Amasya İtimat

ERBAA’DA BAHAR (II)

Tokat, Erbaa Tepekışla köyü doğduğum, ilk nefes aldığım, arkadaş, dost ve akrabalarımın yaşadığı, güzel vatanımızın cennet köşelerinden biridir. Köyümün tam ortasından akan doğa güzelliğimizi besleyen Kelkit Irmağı, şiirlerimin ham maddelerinden biri olarak sürekli beni beslemeye devam edecek.


28 Mayıs 2012 pazartesi sabah kahvaltısı uzun sürüyor. Hocayı çok özledim. Altı aylık hasret gideriyorum. Dahası bilgi alışverişi yapıyor, açığı kapatıyorum. Zira Yavuz Bülent Bakiler; yiğitçe, Türkçe’nin doğru ve adam gibi konuşulması, öğretilmesi, zenginleştirilmesi, kirletilmemesi, alanında rahat ve sağlıklı konuşuyor. Türkçeye yurt içi ve dışında kurulan tuzakları bir bir anlatan sevgili ağabeyim, dostum ve hocam.


Türkçe Sevdalıları yönetim kurulu ve Türkiye’nin en genç yönetim kurulu başkanlarından biri; Uğur Kılıç ve Kümbet altında dergisi genel yayın yönetmeni Osman Baş.


“Türkçeye Tuzak” diye haykıran aksakalımız. “ Türkçe bizim ses bayrağımızdır” diyen genç çelebimiz. “Okuma kültürümüz” diye dolaşıp duran bozkırın yalnız adamı.


Söz meclisinde her kes aynı dilden konuşuyor,


Tarih, dilini kaybedince; kimliğini kaybeden milletlerle doludur.

Gösterilen Veriler:
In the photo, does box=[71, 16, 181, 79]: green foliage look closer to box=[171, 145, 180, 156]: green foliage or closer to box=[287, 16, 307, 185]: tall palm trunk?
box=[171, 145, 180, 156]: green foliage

Yapılacaklar:
A - Erbaa'da Bahar yazısına göre şu soruları yanıtlayın:
(i) Köyün tam ortasından hangi ırmak akıyor?
(ii) Sabah kahvaltısı hangi tarihte ve hangi günde yapılıyor?
(iii) Osman Baş hangi derginin genel yayın yönetmenidir?
B - Erbaa'da Bahar yazısında "28 Mayıs 2012" ifadesinden "kaybeden milletlerle doludur." ifadesine kadar olan bölümü hiç değiştirmeden alıntılayın.
C - Erbaa'da Bahar yazısında çift tırnak içinde verilen bütün sözleri sıralayın.
Veriler, metinden ayrı bir malzemedir.

Alıştırma Sonuçları:
A -
(i) Kelkit Irmağı
(ii) 28 Mayıs 2012, pazartesi
(iii) Kümbet Altında dergisi

B -
28 Mayıs 2012 pazartesi sabah kahvaltısı uzun sürüyor. Hocayı çok özledim. Altı aylık hasret gideriyorum. Dahası bilgi alışverişi yapıyor, açığı kapatıyorum. Zira Yavuz Bülent Bakiler; yiğitçe, Türkçe’nin doğru ve adam gibi konuşulması, öğretilmesi, zenginleştirilmesi, kirletilmemesi, alanında rahat ve sağlıklı konuşuyor. Türkçeye yurt içi ve dışında kurulan tuzakları bir bir anlatan sevgili ağabeyim, dostum ve hocam.


Türkçe Sevdalıları yönetim kurulu ve Türkiye’nin en genç yönetim kurulu başkanlarından biri; Uğur Kılıç ve Kümbet altında dergisi genel yayın yönetmeni Osman Baş.


“Türkçeye Tuzak” diye haykıran aksakalımız. “ Türkçe bizim ses bayrağımızdır” diyen genç çelebimiz. “Okuma kültürümüz” diye dolaşıp duran bozkırın yalnız adamı.


Söz meclisinde her kes aynı dilden konuşuyor,


Tarih, dilini kaybedince; kimliğini kaybeden milletlerle doludur.

C -
1. Türkçeye Tuzak
2. Türkçe bizim ses bayrağımızdır
3. Okuma kültürümüz